Abel turned around. She must have been about thirty-five, heavily made up and wearing the latest fashionable shade of pink lipstick. Her white silk blouse had a couple of buttons undone, and she wore a long black skirt, black stockings and black shoes.
‘Only five dollars, worth every penny,’ she said, pushing her hip out at an angle, allowing the slit in her skirt to part and reveal the top of her stockings.
‘Where do we go?’ asked Abel.
‘I have a little place of my own on the next block.’
She inclined her head, indicating the direction she meant, and for the first time he saw her face clearly under the streetlight. She was not unattractive. Abel nodded his agreement, and she took his arm.
‘If the police stop and question us,’ she said, ‘you’re an old friend, and my name’s Joyce.’
They walked to the next block and entered a squalid little apartment building. Abel was horrified by the dingy room, with its single bare lightbulb, one chair, a wash basin and a crumpled double bed, which had obviously already been occupied several times that day.
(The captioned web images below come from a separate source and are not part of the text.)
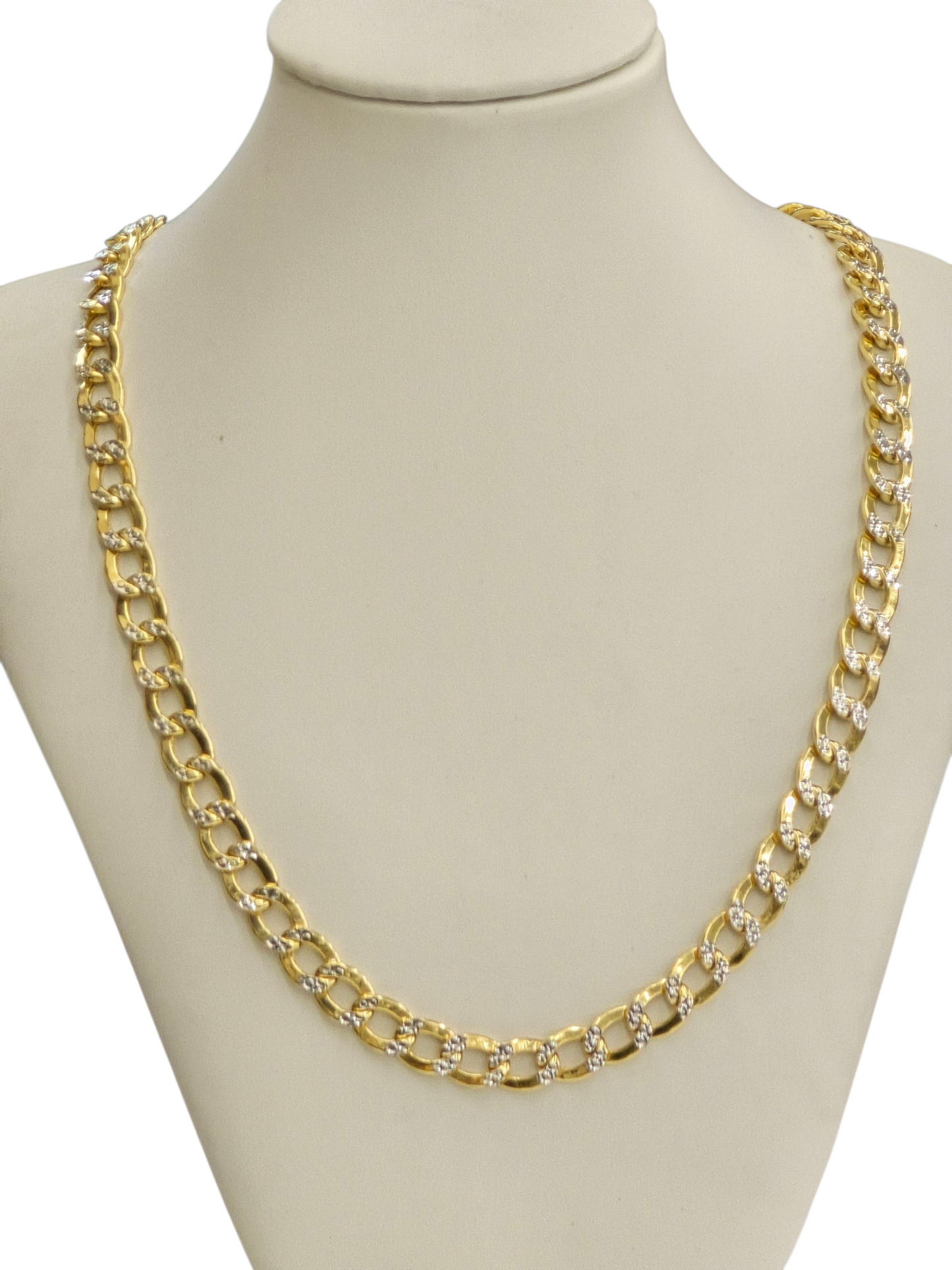 10KT REAL GOLD CUBAN CURB DIAMOND CUT CHAIN 7.5MM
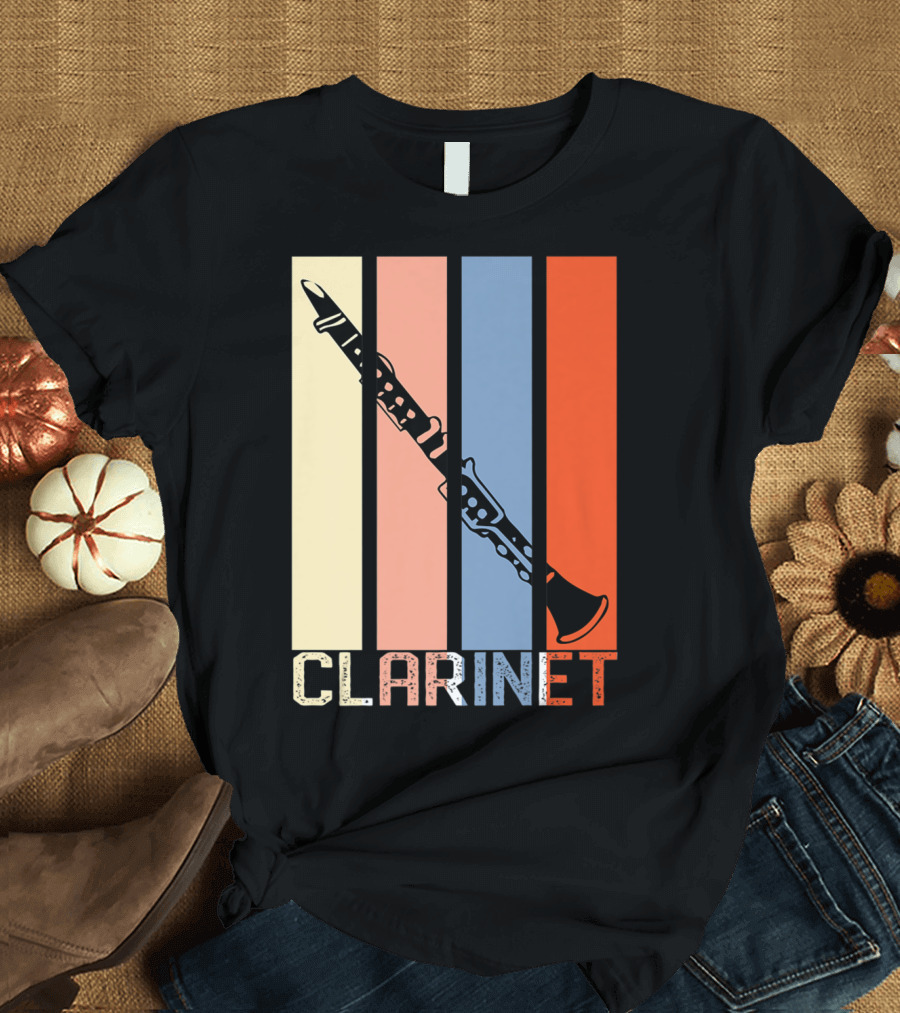 Clarinet Marching Band Dad High School Retro Instrument Stripes T-Shirt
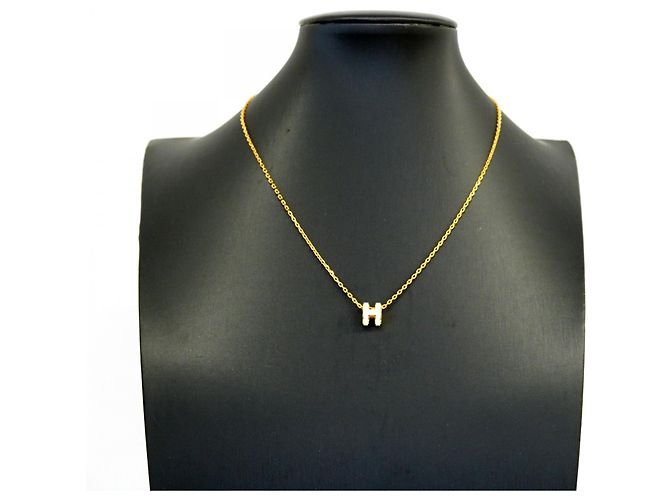 Hermès Collar Hermes Mini Pop H Blanco Dorado - vista 6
‘You live here?’ he asked incredulously.
‘Good God, no. I only use this place for work.’
‘Why do you do this?’ asked Abel, wondering still if he wanted to go through with his plan.
‘I have two children to bring up and no husband. Can you think of a better reason? Now, do you want me or not?’
‘Yes, but not the way you think,’ said Abel.
She eyed him warily. ‘Not one of those weird ones, an admirer of the Marquis de Sade, are you?’
‘Certainly not,’ said Abel.
‘You’re not gonna burn me with cigarettes?’
‘No, nothing like that. I just need to be taught how to make love. I want lessons.’
‘Lessons? Are you joking? What do you think this is, baby, a fucking night school?’
‘Something like that,’ said Abel. He sat down on the corner of the bed and told her what Clara had said that morning. ‘Do you think you can help?’
The lady of the night studied Abel more carefully, wondering if it was April 1st.